WHAT IS BEING ASKED: Output only the span of lines that begins at the line containing "What distance can" and ends at the last line of the data, both included, exactly as they appear.

--- Begin ---

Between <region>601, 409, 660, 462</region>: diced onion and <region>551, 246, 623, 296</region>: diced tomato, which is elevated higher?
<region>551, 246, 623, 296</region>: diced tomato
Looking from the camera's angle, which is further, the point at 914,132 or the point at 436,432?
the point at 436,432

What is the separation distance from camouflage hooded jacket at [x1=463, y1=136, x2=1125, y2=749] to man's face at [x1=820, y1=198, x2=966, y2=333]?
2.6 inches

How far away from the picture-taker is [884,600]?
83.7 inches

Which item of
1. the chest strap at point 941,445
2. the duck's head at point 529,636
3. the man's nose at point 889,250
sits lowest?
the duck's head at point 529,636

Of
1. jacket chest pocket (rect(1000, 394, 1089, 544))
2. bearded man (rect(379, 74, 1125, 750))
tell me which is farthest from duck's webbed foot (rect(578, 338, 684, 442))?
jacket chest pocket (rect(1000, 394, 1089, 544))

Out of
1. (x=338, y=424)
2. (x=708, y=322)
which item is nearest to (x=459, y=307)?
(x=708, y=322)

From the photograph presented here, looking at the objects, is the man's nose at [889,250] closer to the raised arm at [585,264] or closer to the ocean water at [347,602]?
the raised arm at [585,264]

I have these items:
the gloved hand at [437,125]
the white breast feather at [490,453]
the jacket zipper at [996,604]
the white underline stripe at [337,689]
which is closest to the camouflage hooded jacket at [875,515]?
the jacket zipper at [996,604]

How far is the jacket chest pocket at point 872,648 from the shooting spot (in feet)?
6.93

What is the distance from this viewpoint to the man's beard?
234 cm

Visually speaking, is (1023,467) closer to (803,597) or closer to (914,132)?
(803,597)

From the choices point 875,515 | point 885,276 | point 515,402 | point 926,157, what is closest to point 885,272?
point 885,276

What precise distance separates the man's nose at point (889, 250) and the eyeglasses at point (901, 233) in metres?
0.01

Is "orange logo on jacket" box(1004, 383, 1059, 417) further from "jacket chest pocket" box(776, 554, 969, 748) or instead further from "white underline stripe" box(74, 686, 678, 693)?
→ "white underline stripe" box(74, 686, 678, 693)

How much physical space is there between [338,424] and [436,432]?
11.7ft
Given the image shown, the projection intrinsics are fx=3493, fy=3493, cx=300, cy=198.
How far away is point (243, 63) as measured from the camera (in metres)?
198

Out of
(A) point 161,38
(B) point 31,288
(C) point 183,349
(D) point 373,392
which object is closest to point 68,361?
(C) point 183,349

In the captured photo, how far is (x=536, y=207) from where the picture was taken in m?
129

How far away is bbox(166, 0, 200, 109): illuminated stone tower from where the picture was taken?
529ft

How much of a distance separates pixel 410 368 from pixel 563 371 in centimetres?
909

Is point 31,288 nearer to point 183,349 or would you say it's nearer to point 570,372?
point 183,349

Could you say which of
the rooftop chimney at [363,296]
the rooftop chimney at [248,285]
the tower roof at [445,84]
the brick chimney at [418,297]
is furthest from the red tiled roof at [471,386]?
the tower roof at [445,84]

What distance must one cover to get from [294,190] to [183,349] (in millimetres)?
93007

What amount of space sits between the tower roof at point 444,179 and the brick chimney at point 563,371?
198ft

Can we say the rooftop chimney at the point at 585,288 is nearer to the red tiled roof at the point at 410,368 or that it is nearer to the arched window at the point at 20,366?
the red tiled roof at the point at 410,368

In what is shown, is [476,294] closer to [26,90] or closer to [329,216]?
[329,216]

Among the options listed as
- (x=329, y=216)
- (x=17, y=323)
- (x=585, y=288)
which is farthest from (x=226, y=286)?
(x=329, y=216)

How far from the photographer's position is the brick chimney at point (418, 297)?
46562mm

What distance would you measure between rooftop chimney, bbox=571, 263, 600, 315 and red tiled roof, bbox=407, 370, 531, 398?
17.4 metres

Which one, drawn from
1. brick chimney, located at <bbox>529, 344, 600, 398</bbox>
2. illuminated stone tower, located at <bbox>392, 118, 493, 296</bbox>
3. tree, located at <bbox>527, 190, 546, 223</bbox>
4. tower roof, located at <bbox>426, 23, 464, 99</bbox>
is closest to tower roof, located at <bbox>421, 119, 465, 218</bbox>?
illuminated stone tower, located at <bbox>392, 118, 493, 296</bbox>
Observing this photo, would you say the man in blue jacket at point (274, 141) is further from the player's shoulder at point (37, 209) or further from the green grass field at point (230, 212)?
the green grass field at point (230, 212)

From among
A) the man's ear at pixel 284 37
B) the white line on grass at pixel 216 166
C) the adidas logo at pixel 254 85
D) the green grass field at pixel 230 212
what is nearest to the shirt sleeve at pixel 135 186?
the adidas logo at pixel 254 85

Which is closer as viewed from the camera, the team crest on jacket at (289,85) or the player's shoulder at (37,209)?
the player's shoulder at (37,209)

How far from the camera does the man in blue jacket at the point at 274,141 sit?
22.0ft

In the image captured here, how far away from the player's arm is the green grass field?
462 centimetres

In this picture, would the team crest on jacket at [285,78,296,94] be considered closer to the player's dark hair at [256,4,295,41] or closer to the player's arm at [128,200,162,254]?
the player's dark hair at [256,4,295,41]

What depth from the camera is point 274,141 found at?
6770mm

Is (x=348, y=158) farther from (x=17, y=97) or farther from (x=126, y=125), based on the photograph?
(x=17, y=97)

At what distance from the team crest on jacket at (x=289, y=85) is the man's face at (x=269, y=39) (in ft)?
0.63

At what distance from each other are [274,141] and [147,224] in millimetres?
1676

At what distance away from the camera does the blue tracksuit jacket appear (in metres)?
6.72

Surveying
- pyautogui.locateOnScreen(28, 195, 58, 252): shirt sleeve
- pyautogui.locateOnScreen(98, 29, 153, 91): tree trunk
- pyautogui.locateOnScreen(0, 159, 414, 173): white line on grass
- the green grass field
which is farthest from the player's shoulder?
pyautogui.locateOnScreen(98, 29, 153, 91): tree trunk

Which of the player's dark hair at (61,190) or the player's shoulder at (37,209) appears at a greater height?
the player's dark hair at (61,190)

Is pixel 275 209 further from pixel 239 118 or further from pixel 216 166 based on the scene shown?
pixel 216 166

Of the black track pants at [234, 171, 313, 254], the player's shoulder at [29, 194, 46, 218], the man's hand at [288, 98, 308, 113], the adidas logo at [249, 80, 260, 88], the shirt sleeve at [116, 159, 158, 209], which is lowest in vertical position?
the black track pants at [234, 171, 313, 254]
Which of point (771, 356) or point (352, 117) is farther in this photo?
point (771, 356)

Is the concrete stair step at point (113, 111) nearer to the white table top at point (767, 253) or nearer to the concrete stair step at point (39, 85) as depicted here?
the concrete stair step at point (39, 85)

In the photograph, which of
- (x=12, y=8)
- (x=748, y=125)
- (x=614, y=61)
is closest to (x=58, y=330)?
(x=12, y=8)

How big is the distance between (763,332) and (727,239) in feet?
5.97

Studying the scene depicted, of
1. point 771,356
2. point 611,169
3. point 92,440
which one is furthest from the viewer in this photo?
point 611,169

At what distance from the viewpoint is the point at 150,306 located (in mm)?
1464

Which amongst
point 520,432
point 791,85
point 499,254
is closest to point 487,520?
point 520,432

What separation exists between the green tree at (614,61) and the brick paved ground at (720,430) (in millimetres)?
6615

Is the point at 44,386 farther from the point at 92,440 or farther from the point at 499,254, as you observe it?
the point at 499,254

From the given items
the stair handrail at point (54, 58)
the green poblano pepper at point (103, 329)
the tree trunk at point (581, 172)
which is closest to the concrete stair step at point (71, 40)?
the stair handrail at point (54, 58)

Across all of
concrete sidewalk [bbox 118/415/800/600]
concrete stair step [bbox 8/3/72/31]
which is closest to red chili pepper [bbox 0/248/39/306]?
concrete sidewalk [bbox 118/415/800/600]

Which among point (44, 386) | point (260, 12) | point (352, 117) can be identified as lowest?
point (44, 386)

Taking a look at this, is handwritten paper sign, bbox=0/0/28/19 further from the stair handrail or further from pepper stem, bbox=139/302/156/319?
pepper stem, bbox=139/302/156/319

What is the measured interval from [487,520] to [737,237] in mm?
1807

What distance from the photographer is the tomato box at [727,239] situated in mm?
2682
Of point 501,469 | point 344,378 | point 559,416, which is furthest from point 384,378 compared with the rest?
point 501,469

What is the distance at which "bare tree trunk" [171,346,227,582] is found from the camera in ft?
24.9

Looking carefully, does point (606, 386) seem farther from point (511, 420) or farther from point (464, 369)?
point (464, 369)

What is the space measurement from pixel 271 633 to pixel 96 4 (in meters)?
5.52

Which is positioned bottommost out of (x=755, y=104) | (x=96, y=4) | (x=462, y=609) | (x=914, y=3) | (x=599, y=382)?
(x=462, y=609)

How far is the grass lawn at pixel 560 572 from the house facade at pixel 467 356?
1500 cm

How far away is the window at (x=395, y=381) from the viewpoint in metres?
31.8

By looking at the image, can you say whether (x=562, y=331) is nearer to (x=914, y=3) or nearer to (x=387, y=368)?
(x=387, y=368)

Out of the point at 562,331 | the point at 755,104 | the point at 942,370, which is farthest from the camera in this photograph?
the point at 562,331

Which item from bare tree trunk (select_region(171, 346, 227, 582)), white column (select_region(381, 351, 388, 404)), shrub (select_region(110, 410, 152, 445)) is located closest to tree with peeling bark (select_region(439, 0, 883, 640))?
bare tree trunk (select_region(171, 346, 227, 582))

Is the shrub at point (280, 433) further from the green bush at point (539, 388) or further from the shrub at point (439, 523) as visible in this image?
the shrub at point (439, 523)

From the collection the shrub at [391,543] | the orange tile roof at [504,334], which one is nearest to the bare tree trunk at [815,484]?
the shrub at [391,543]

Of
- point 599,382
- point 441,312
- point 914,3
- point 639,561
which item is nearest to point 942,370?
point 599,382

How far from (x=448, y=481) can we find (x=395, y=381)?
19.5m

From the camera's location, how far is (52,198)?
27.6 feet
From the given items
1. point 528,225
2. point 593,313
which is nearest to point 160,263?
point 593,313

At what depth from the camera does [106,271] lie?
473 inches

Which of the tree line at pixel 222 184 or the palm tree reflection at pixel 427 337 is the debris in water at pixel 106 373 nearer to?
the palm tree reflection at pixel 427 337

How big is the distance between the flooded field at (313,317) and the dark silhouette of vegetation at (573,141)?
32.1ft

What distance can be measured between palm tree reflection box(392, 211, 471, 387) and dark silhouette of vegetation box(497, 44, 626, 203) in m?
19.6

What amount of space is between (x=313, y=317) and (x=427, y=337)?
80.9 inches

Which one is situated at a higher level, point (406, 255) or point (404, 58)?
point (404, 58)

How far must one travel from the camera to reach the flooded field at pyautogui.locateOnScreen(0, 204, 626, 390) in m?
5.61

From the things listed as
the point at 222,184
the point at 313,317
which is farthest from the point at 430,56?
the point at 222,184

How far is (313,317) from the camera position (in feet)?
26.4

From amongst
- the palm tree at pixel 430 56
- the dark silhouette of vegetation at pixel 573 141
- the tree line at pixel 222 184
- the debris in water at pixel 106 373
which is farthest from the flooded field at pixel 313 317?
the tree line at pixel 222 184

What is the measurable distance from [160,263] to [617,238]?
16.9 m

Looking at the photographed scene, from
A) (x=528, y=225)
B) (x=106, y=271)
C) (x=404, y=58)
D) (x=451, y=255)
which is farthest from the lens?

--- End ---

SOLVED EXERCISE:
What distance can be measured between palm tree reflection box(392, 211, 471, 387) and dark silhouette of vegetation box(497, 44, 626, 203) in m?
19.6

What amount of space is between (x=313, y=317) and (x=427, y=337)?
80.9 inches

Which one is situated at a higher level, point (406, 255) or point (404, 58)?
point (404, 58)

How far must one travel from the camera to reach the flooded field at pyautogui.locateOnScreen(0, 204, 626, 390) in m?
5.61

From the things listed as
the point at 222,184
the point at 313,317
which is farthest from the point at 430,56?
the point at 222,184

How far is (313,317) from the camera position (in feet)?
26.4

From amongst
- the palm tree at pixel 430 56
- the dark silhouette of vegetation at pixel 573 141
- the tree line at pixel 222 184
- the debris in water at pixel 106 373
which is farthest from the flooded field at pixel 313 317?
the tree line at pixel 222 184

What is the measurable distance from [160,263] to [617,238]?
16.9 m

Looking at the photographed scene, from
A) (x=528, y=225)
B) (x=106, y=271)
C) (x=404, y=58)
D) (x=451, y=255)
which is farthest from the lens?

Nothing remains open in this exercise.